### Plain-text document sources

_____

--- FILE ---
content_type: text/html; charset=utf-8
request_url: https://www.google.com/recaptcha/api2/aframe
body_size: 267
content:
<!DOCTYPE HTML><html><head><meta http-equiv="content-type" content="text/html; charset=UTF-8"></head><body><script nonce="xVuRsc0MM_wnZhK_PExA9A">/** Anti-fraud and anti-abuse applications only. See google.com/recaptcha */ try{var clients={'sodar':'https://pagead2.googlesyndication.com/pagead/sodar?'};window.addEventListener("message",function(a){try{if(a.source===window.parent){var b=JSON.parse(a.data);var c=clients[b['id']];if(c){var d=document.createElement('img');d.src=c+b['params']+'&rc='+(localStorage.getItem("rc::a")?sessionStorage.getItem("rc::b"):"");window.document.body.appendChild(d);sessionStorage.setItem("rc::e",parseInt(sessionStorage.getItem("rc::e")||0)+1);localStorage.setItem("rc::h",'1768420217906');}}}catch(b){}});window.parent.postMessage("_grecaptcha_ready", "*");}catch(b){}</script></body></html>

_____

### Work required
Return all of the data above exactly, leaving out no line.

### Expected answer
--- FILE ---
content_type: text/html; charset=utf-8
request_url: https://www.google.com/recaptcha/api2/aframe
body_size: 267
content:
<!DOCTYPE HTML><html><head><meta http-equiv="content-type" content="text/html; charset=UTF-8"></head><body><script nonce="xVuRsc0MM_wnZhK_PExA9A">/** Anti-fraud and anti-abuse applications only. See google.com/recaptcha */ try{var clients={'sodar':'https://pagead2.googlesyndication.com/pagead/sodar?'};window.addEventListener("message",function(a){try{if(a.source===window.parent){var b=JSON.parse(a.data);var c=clients[b['id']];if(c){var d=document.createElement('img');d.src=c+b['params']+'&rc='+(localStorage.getItem("rc::a")?sessionStorage.getItem("rc::b"):"");window.document.body.appendChild(d);sessionStorage.setItem("rc::e",parseInt(sessionStorage.getItem("rc::e")||0)+1);localStorage.setItem("rc::h",'1768420217906');}}}catch(b){}});window.parent.postMessage("_grecaptcha_ready", "*");}catch(b){}</script></body></html>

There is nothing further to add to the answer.